Moonrise Kingdom

Moonrise Kingdom

Wes Anderson (2012)

Wes Anderson should make animated films more often.  Fantastic Mr Fox was an unexpectedly rich pleasure but the ingeniously detailed Moonrise Kingdom is not the first of his live-action movies to be unsatisfying in its elaborate superficiality.  Set in 1965, it centres on the absconding-cum-elopement of two children, from their very different homes in New England.  Sam Shakusky is an orphan:  his current foster father has had enough of him and Sam is friendless in the scout troop whose camp he disappears from.   Suzy Bishop is the only girl among the four children of her miserably married lawyer parents (her three brothers are a chorus of clones).   Moonrise Kingdom seems to be about escaping from childhood isolation while at the same time postponing the adulthood in which the grown-ups around Sam and Suzy are unhappy.  (I don’t know the explanation of the film’s title but it brought to mind ‘the moon that is always rising’ from the last stanza of ‘Fern Hill’.)   The appearance of the Bishop family home, not unlike that of their screen predecessors the Tenenbaums, is arrestingly peculiar.  In the film’s overture and conclusion, the camera moves from room to room of this doll’s house; in each room, there’s a person or group of people in designedly eccentric attitudes or occupations.  Music is an important element of Moonrise Kingdom, principally Benjamin Britten although there’s other classical music and a burst of yé-yé (Françoise Hardy) at one point.  Pleasing though the Britten is, it’s typical of Anderson that the playing of ‘The Young Person’s Guide to the Orchestra’ is nearly overshadowed by the sarcastic effect of the commentary on the recording, which explains the piece.  I wish we’d left the cinema before this is echoed, during the closing credits, by the voice of Jared Gilman, who plays Sam, analysing the component parts of Alexandre Desplat’s original music for the film.

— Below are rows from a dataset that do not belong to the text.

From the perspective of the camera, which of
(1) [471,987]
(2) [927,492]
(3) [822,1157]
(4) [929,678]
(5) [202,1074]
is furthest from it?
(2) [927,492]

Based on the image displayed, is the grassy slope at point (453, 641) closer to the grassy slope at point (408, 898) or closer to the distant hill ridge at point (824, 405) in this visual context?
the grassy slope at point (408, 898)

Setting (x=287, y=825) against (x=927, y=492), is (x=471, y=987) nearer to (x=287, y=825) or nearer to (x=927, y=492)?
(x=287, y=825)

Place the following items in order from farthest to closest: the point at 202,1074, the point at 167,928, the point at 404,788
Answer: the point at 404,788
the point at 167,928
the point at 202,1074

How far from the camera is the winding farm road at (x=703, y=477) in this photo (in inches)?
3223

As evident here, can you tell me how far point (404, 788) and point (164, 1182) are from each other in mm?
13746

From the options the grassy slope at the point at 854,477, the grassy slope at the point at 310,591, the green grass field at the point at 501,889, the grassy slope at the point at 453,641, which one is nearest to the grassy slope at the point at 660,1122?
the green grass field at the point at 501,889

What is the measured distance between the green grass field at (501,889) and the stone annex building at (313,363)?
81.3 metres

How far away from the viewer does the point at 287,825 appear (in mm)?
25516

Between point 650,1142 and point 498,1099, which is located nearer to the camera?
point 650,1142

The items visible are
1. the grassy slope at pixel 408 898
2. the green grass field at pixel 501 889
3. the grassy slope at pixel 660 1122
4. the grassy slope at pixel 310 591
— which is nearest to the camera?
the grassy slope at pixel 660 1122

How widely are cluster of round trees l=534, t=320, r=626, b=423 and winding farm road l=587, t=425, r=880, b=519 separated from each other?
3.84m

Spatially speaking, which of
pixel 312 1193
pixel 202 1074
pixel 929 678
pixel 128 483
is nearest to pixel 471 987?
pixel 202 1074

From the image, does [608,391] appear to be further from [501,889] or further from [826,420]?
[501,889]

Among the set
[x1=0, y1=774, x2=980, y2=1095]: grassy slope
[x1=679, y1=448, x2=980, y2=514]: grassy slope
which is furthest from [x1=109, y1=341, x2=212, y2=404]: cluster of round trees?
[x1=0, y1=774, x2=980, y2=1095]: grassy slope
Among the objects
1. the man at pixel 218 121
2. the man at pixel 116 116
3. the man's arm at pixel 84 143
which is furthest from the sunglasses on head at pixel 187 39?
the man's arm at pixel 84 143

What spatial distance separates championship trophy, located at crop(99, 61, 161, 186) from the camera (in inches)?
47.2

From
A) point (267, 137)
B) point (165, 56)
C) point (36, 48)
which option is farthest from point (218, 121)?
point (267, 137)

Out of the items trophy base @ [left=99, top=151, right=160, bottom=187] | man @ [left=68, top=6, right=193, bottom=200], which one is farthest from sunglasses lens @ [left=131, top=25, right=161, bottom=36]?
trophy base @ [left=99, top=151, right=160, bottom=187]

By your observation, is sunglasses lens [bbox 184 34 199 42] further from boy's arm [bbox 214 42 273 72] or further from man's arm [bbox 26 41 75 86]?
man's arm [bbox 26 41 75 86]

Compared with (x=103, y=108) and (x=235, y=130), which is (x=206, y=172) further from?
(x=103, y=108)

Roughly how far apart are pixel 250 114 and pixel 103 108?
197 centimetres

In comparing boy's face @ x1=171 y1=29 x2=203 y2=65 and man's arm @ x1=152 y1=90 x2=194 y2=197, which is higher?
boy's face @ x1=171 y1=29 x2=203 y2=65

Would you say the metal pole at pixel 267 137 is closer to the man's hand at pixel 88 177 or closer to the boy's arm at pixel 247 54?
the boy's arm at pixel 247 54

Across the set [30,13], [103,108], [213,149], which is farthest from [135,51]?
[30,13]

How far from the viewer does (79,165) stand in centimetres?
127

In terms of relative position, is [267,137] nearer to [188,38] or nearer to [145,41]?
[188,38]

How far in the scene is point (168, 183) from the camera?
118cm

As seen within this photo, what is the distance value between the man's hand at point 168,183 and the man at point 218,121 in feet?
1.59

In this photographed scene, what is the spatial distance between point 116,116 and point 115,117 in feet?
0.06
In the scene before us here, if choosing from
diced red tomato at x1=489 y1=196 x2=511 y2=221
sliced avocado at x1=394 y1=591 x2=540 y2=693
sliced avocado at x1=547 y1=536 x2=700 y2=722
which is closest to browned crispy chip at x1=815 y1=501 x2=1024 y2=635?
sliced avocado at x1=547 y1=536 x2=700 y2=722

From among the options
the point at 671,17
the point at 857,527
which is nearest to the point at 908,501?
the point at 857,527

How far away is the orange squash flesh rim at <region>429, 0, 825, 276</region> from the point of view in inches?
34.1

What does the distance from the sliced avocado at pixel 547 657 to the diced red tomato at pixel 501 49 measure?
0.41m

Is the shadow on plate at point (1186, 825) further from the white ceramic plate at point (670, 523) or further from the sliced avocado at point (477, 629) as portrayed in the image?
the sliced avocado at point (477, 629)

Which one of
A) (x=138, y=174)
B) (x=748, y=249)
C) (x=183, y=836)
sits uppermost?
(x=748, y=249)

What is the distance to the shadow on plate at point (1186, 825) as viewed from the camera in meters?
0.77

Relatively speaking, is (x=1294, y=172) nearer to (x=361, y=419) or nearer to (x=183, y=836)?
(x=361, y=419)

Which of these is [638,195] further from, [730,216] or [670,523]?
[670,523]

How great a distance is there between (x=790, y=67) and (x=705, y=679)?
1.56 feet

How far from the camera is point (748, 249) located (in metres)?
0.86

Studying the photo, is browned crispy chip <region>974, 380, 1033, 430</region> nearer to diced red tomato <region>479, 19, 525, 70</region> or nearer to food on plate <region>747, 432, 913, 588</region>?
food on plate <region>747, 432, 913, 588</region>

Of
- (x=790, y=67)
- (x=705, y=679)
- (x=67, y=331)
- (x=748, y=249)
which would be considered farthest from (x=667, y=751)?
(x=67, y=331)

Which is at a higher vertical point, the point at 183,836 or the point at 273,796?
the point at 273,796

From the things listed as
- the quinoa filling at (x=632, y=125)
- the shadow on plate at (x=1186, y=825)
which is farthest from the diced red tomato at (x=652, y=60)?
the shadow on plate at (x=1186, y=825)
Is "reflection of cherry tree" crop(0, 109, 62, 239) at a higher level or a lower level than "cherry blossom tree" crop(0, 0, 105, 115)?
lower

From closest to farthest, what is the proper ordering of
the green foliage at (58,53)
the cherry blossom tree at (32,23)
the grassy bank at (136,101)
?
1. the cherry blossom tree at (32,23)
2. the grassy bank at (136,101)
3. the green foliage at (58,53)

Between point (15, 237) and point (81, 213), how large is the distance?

There’s the odd bit in Moonrise Kingdom that’s appealing because it’s something you recognise or at least rings true – like the children in animal costumes queuing up to take their places in the ark for a school production of ‘Noye’s Fludde’.  (The onstage flood waves are fun too, even if this is quite a set for a junior school in the mid-1960s.)  Most of the time, however, Anderson’s rococo archness is very limiting.  The actors voicing the puppet animals in Fantastic Mr Fox expressed a vitality and comic urgency that’s missing here.  The film is weightless without being light-hearted and the physically spectacular bits (there’s an all-stops-out storm at its climax to complement the biblical flood) amount to little because there’s little at stake.  I struggle to write much about Moonrise Kingdom at all.  When I saw the trailer I was worried for the cat that appeared in it, because of what happens to dogs in Anderson movies.  In the event, the focus is, after all, on a terrier, which doesn’t feature in the trailer and which goes the way of all Anderson canines.  The moment is more immediately physically upsetting than usual but at least the terrible image is over with pretty early.  I think this is about as much depth as Moonrise Kingdom achieves.

In his highly enthusiastic review of the film in the New Yorker, Anthony Lane refers to ‘Andersonland, where deadpan is the default’.  This is what I find irritating about the territory – I’m all for comic underplaying but the effect here is monotonous.  It’s a pleasant surprise that Bruce Willis, as the police captain leading the hunt for the missing children, is gentle and touchingly amusing.  Frances McDormand, as Mrs Bishop, transmutes her native eagerness as a performer effectively but Bill Murray, as her husband, has a dry melancholy that’s too familiar.  The caricatural brio of Tilda Swinton, as a character known only as Social Services, is bracing in this company.  She’s been given an oddly eyecatching hairdo and the hat on her uniform looks like a Salvation Army bonnet but the only time I nearly laughed was when she marched into a room to upbraid Willis and Edward Norton, as the hapless scoutmaster.   Norton is good but he deserves more opportunity to show depth – he’s touching when, stripped of his badge of office, he flinches with acute shame.  Anderson, though, seems more interested in poking mild, predictable fun at the character (when Sam disappears, the scoutmaster exclaims, ‘Jiminy cricket – he flew the coop!’).   As Norton’s bellicose senior in the scouting hierarchy, Harvey Keitel is too aware of himself as a well-known actor, who’s not well known for comedy, being comical.   Jason Schwartzman is a contrasting cool scout and Bob Balaban provides a droll on-screen narration.   The two kids are certainly singular although I found it hard to make out a lot of what they were saying – not a matter of volume but their untrained voices are fuzzy.  As Suzy, Kara Hayward’s strangeness seems more absorbed than Jared Gilman’s.  As with so much in this tiresomely witty movie, the latter’s oddball quality is largely a matter of visual design.